**Brano fornito:**
****
Gli ipocondriaci trascorrono parte della loro esistenza a cercare spiegazioni sui loro sintomi, spesso segnali fisiologici normali, ma per loro solo conferme di una morte imminente. Nel loro vagabondare alla ricerca di spiegazioni plausibili e correlate alle ipotesi catastrofiche, gli ipocondriaci come Giovanni non mancano di torturare il medico di medicina generale, quello di famiglia come si amava dire in passato. Seduti nel corridoio dell’ambulatorio, in lunghe attese, con le palpitazioni che ti sconquassano il collo, mentre aspetti il verdetto. Ma il medico, ancora una volta, ti rimanda a casa con la diagnosi-non-diagnosi per eccellenza: Giovanni, è la tua solita ansia. Come a dire che l’ansia non può essere considerata diagnosi a sé.
Eccolo, quindi, il Giovanni che esce sconsolato dall’ambulatorio, una mano sul fianco a contenere quel dolore a cui il medico non ha creduto. Non me lo sto inventando, avrà pensato. E così la decisione di rivolgersi ad uno specialista. Ecografia. Diagnosi. Tumore al pancreas. La penultima volta che ho visto Giovanni mi ha parlato delle cure e del coraggio, e ha citato Vialli e la sua battaglia: “tengo duro come fa lui”. Perché i telegiornali hanno dedicato tanto spazio alla sua morte? vi sarete chiesti. Non di certo perché Vialli era ricco o famoso. E nemmeno per la malattia: quanti ne muoiono ogni giorno?
****
**Voci dei dati:**
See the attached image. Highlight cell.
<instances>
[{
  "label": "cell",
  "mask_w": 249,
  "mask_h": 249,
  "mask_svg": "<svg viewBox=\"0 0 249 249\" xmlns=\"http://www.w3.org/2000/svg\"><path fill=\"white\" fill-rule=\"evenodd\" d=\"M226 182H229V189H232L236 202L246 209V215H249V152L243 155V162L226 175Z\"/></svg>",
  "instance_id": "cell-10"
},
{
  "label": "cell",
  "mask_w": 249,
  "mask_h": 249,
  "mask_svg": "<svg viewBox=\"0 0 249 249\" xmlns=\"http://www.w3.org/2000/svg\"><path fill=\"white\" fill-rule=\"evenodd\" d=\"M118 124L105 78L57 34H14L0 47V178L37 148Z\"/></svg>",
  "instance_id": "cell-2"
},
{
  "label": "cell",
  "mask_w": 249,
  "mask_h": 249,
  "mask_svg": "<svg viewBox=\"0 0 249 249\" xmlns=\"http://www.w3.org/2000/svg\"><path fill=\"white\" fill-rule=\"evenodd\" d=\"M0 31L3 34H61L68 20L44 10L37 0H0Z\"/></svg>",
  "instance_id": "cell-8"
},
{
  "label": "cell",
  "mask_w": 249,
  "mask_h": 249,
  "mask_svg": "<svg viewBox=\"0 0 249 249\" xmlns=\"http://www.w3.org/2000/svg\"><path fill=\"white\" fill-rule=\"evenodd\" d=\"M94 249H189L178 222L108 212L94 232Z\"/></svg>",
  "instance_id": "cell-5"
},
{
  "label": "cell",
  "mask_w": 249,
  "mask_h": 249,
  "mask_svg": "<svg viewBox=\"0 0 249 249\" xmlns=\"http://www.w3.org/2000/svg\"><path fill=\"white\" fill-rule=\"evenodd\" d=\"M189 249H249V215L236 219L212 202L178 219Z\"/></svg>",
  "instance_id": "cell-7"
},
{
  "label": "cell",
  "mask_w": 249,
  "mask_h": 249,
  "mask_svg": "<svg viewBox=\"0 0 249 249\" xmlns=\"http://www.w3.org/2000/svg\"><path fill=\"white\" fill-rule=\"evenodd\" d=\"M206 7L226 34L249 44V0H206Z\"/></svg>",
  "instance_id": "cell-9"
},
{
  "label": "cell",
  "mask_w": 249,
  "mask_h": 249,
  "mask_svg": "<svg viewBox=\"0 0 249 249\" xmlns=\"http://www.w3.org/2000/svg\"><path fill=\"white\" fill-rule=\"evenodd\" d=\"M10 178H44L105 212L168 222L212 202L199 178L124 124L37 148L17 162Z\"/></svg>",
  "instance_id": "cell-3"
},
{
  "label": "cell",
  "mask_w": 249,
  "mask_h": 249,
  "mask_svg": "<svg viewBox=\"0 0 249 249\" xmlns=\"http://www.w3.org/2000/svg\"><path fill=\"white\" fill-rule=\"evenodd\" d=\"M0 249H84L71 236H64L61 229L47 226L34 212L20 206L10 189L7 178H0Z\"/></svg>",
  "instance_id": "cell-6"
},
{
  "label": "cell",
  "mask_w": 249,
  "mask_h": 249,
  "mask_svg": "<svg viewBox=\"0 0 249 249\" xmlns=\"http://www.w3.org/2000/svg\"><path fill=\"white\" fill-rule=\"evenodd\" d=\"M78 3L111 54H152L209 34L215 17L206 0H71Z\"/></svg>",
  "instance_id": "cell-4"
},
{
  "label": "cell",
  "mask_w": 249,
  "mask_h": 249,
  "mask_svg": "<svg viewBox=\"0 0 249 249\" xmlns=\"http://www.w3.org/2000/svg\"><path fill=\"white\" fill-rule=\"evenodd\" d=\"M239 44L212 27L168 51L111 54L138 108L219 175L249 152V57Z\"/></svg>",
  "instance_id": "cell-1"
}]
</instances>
****
**Cose da fare:**
a. Riporta dal brano su Giovanni tutto il testo che va da "Eccolo, quindi, il" fino a "muoiono ogni giorno?".
b. Nel brano su Giovanni, quale diagnosi arriva dopo l'ecografia?
c. Prosegui il brano su Giovanni partendo subito dopo la sua ultima frase.

**Risultati dell'esercizio:**
a.
Eccolo, quindi, il Giovanni che esce sconsolato dall’ambulatorio, una mano sul fianco a contenere quel dolore a cui il medico non ha creduto. Non me lo sto inventando, avrà pensato. E così la decisione di rivolgersi ad uno specialista. Ecografia. Diagnosi. Tumore al pancreas. La penultima volta che ho visto Giovanni mi ha parlato delle cure e del coraggio, e ha citato Vialli e la sua battaglia: “tengo duro come fa lui”. Perché i telegiornali hanno dedicato tanto spazio alla sua morte? vi sarete chiesti. Non di certo perché Vialli era ricco o famoso. E nemmeno per la malattia: quanti ne muoiono ogni giorno?

b. Un tumore al pancreas.

c.
Ha colpito lo stomaco di ognuno di noi perché è stato rapito in giovane età da un male subdolo, e soprattutto perché la sua storia ricorda quella di molte persone vicino a noi. In lui abbiamo riconosciuto l’amico, il vicino di casa scomparso improvvisamente, lasciando dietro sé dolore e smarrimento per una vita talmente effimera che le cose importanti vengono offuscate da perdite di tempo senza alcun senso.
Caro Vialli, il tuo desiderio è esaudito: sei stato il faro quotidiano di persone come Giovanni, che almeno hanno vissuto il loro ultimo anno senza perdere la speranza. L’ho capito l’ultima volta che l’ho visto. Aveva gli occhi chiusi e quel sorriso di chi, fino alla fine, ha saputo ironizzare su questa vita fantastica e dolorosa. Sempre con la battuta pronta.